Synopsis : Comme la goutte d'eau fait déborder le vase, Ann voit une nuit Thomas embrasser une autre, et elle décide de le quitter, de tout quitter.
Elle est musicienne, seule la musique la tient mais ne la retient pas. Elle ne tient qu'à la musique.
Avec l'amitié de Georges, surgi de son enfance, elle rompt et fuit, part à la rencontre de son origine et de son destin, trouve une île, là où est la Villa Amalia.



Avec Isabelle Huppert, Jean Hugues Anglade, Xavier Beauvois...


 


                              
                                                                                 

Mon humble avis :  Benoît Jacquot nous livre un film intimiste, délicat, sans fioriture. Rien de superflu ici. Même les dialogues sont minimalistes  et courts. Souvent suivis de silence, ils ont le temps de pénétrer au plus profond de vous même, pour vous  toucher, vous cchambouler, vous interroger. Même les images von droit au but, en moult gros plans.

 

Le réalisateur semble fasciné  par son actrice, Isabelle Huppert, qu'il caresse de sa caméra. Nous partageons cette fascination pour Ann la pianiste et la comédienne qui l'incarne dès le début. Sans fard, avec un naturel désarmant, Isabelle Huppert donne à cette femme une fragilité à fleur de peau et une force  de caractère  simultanée. Trompée par son compagnon, Ann décide de  partir. Elle se déshabille de sa vie, des différentes couches qui la composent et disparaît. Elle erre dans un panel d'émotions et dans différents pays jusqu'à trouver le lieu coup de coeur qui la verra se reconstruire, dans une solitude nécessaire à une  certaine sérénité. Pour notre plaisir, de magnifiques paysages scandinaves et italiens ponctuent le périple d'Isabelle Huppert. Pour être sûre de faire peau  neuve, elle se dépouille de ses sacs et vêtements à chaque frontière. Rien de son passé ne  doit l'encombrer. Son seul lien avec celui-ci est Georges, l'énigmatique personnage joué par le bien trop rare acteur Jean Hugues Anglades, sobre, pudique... parfait.

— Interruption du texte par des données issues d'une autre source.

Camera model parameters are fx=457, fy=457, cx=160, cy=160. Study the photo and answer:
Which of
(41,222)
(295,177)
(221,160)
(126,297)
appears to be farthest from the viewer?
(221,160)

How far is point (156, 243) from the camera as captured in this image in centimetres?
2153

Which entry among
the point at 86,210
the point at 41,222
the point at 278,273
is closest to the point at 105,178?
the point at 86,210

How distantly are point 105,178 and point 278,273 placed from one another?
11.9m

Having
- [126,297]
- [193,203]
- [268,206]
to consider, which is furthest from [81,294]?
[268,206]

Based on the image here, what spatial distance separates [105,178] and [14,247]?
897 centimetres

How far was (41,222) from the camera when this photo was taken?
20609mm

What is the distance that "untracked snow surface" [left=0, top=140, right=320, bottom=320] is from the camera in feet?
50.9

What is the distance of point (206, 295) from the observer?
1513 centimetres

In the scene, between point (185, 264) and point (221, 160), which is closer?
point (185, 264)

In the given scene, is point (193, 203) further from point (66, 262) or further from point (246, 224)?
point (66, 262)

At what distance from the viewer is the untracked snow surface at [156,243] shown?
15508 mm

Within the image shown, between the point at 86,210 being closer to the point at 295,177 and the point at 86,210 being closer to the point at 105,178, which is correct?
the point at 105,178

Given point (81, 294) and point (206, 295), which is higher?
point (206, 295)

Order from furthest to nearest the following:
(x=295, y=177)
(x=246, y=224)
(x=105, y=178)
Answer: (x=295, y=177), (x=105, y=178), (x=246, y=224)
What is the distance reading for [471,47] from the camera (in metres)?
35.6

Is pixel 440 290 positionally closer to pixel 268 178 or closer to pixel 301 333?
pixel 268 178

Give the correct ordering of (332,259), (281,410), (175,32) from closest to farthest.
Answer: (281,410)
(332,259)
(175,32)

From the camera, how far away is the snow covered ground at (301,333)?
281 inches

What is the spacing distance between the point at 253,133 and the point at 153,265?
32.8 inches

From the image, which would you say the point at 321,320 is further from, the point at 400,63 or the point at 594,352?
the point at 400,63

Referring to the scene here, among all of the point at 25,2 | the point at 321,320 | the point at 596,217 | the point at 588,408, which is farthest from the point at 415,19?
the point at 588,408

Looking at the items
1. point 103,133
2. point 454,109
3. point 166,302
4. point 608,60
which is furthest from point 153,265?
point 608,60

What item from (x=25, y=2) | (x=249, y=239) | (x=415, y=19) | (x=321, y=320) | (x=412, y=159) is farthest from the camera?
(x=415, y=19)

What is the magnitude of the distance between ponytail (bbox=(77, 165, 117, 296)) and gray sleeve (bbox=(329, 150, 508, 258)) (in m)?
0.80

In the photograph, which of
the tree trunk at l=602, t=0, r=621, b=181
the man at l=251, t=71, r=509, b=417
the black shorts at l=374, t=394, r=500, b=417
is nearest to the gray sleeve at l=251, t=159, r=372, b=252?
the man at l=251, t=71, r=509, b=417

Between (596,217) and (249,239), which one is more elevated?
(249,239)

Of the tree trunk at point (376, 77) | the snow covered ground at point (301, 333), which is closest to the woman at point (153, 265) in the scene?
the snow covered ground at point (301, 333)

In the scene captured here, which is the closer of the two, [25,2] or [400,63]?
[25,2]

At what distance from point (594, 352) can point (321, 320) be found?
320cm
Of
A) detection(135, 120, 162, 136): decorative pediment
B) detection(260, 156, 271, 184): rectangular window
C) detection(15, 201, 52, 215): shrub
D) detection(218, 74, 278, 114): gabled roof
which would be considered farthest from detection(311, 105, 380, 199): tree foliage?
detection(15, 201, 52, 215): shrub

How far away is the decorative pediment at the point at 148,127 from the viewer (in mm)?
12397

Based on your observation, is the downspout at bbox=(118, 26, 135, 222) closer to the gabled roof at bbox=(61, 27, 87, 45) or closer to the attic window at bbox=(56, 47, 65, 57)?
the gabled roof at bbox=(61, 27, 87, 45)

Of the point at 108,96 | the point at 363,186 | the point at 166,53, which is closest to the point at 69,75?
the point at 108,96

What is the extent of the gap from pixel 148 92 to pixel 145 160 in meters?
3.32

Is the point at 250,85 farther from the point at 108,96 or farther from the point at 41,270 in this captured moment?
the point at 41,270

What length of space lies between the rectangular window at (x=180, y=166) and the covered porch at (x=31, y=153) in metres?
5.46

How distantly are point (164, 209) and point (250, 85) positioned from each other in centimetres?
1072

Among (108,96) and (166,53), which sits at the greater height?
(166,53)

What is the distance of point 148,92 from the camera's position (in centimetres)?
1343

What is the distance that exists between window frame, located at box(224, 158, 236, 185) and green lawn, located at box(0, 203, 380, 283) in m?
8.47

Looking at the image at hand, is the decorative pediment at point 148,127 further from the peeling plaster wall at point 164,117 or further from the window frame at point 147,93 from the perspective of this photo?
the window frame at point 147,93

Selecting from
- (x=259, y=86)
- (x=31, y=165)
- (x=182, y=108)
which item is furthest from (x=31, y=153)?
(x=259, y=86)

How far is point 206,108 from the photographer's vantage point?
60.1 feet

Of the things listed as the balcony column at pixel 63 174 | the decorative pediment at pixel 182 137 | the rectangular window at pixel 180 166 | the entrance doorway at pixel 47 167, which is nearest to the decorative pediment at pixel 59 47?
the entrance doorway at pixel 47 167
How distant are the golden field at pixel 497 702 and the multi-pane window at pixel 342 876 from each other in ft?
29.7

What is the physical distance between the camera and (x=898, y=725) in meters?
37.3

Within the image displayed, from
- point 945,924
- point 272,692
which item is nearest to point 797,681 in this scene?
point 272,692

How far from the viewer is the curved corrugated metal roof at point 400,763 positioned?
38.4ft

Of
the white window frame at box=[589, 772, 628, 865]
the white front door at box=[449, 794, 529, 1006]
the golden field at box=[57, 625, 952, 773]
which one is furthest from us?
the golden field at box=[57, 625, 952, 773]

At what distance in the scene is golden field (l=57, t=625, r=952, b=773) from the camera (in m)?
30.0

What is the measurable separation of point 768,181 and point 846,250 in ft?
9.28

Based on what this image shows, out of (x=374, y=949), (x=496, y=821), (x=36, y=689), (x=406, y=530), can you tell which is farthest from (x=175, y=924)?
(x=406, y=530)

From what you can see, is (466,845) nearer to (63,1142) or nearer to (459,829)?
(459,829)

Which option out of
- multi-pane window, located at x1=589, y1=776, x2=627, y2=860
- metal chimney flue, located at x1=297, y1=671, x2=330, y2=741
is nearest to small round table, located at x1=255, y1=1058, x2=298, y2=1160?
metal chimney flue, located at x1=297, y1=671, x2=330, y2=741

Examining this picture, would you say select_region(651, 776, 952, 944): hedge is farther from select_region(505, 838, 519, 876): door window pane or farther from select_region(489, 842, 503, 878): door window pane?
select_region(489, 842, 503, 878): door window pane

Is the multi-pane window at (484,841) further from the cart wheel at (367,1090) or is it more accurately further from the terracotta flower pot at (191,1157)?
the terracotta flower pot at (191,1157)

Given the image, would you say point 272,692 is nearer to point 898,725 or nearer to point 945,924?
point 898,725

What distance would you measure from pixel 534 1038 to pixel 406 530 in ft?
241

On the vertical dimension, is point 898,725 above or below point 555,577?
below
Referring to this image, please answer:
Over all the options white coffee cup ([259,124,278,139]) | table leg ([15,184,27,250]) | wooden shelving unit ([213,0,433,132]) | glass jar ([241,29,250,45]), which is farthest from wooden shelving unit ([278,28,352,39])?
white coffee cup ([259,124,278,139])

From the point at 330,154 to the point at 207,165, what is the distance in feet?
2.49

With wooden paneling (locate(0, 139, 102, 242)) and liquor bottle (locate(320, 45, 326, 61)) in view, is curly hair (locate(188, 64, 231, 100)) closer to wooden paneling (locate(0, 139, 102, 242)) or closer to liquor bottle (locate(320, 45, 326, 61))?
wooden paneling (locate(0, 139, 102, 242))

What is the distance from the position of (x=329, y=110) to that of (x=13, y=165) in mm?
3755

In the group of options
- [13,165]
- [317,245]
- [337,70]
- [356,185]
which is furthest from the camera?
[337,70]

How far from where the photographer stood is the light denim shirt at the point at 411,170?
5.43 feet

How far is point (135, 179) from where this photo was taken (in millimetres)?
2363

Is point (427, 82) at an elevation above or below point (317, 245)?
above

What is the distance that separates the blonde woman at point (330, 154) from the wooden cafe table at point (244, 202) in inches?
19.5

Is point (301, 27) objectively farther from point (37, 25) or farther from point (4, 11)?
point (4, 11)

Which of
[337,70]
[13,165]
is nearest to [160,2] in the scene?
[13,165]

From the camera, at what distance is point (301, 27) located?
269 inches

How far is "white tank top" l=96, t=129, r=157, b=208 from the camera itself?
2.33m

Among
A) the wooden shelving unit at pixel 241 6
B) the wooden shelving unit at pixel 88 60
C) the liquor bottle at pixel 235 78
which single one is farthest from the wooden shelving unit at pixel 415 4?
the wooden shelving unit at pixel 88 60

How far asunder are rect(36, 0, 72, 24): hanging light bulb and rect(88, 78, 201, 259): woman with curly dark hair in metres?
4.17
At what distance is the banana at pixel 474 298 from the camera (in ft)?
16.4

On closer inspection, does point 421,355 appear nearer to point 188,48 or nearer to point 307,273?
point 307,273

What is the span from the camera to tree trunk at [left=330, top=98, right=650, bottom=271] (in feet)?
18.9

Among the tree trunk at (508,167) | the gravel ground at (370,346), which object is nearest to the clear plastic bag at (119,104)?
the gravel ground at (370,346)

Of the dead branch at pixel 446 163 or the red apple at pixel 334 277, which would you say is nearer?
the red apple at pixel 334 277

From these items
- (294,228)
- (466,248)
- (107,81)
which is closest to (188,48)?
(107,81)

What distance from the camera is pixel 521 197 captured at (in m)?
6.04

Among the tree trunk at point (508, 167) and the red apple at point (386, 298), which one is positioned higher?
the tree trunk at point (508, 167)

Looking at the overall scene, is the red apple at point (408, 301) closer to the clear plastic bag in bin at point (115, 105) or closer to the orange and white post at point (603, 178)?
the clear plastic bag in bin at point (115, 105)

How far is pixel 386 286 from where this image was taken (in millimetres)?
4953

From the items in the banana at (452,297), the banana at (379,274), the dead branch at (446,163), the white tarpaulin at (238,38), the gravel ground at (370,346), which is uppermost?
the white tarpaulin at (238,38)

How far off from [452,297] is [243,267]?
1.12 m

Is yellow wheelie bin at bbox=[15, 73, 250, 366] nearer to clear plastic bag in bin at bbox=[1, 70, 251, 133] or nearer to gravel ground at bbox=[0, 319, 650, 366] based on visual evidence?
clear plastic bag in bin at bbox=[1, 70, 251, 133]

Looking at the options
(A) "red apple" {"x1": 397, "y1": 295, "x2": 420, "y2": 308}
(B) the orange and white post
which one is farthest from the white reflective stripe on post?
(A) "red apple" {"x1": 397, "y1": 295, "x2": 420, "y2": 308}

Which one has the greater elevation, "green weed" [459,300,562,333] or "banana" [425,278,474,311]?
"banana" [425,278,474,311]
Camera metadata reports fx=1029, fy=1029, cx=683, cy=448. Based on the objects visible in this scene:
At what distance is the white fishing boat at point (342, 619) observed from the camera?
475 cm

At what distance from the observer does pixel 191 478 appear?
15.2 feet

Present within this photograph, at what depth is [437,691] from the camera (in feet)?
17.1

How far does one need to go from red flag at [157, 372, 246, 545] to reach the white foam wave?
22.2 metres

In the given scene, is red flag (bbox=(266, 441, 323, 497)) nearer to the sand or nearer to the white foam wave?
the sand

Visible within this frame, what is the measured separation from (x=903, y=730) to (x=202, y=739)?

Ce film, inspiré du livre du même titre de Pascal Guignard, donne des éléments de réponse à chacun d'entre nous. En effet, qui n'a jamais eu le fantasme de tout plaquer pour recommencer ailleurs, persuadé que "ailleurs rime avec meilleur". Le voyage vers l'ailleurs  est-il une fuite futile ou utile ? Un  bonheur garanti ? Une quête ? Il me semble que c'est surtout une marche décidée, un grande odyssée vers soi même, un face à face avec notre moi réel. C'est en tout cas ce que j'ai saisi dans ce film magnifiquement juste et calme, et qui  confirme mes expériences personnelles...

Jugez par vous même avec la bande annonce qui devrait vous inciter à vous rendre dans une salle obscure...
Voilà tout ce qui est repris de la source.